Some years ago, in one of those mad moves you always regret, I sold off a lot of my SF collection. I simply didn't have the room to keep it and I was offered a fairly generous deal. We're not talking first editions in dustjackets but paperbacks I'd bought over the years, many of them purchased as they'd come out in the 1970s and 1980s which I'd kept in good condition.
Some I've regretted selling ever since: although I'd kept back a number of authors I particularly liked, I was pretty ruthless, even culling the likes of Arthur C. Clarke and Isaac Asimov, who were probably responsible for my love of science fiction over all other authors. We all make mistakes... but I did need the space and I did need the money.

== Dataset ==
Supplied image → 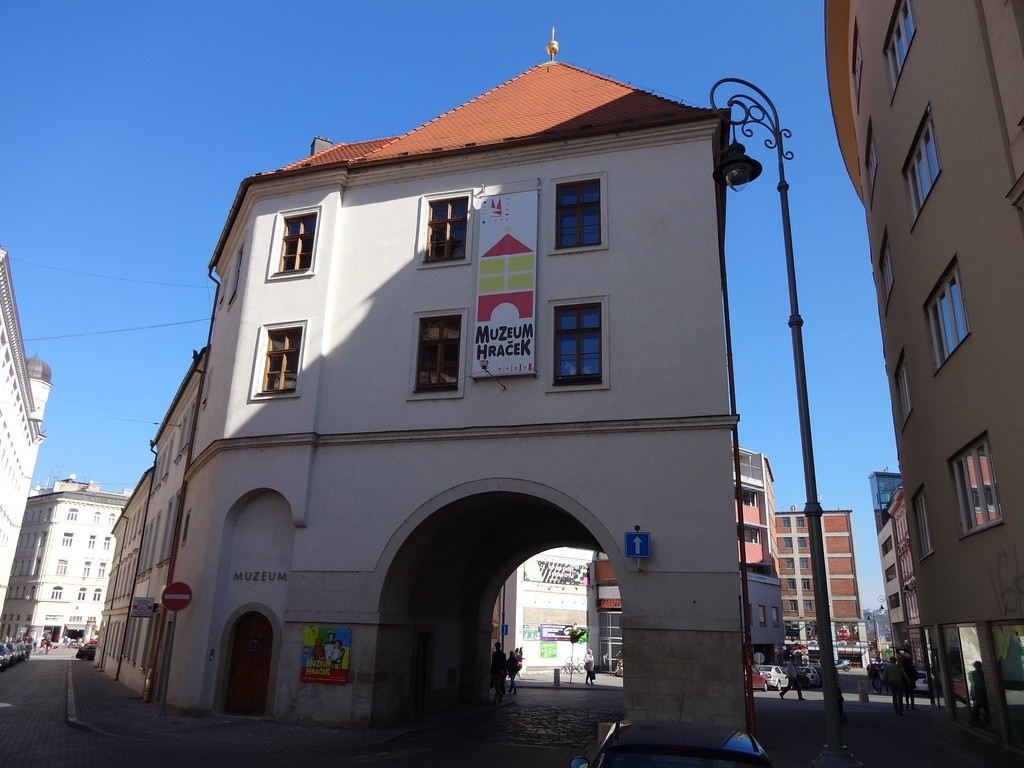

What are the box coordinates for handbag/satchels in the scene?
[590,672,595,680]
--
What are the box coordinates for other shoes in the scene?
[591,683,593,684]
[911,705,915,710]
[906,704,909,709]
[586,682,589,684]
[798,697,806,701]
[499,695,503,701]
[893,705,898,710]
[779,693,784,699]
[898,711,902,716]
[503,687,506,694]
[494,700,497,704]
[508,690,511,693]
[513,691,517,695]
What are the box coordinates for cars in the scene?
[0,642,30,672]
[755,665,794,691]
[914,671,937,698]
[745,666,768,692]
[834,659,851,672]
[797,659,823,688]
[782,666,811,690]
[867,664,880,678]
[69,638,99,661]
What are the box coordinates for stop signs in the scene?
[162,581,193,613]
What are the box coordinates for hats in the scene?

== Objectives ==
(a) In the passage about selling off a science fiction collection, which two authors does the writer name as having been culled?
(b) In the records, rewrite the lines between the one holding "Supplied image →" and the one holding "[590,672,595,680]", inclusive, with "scene" changed to "photo" and everything else left as it is. Omit the pictures from your answer.
The text and the records have no connection to each other.

== Answers ==
(a) Arthur C. Clarke and Isaac Asimov.

(b)
Supplied image → 

What are the box coordinates for handbag/satchels in the photo?
[590,672,595,680]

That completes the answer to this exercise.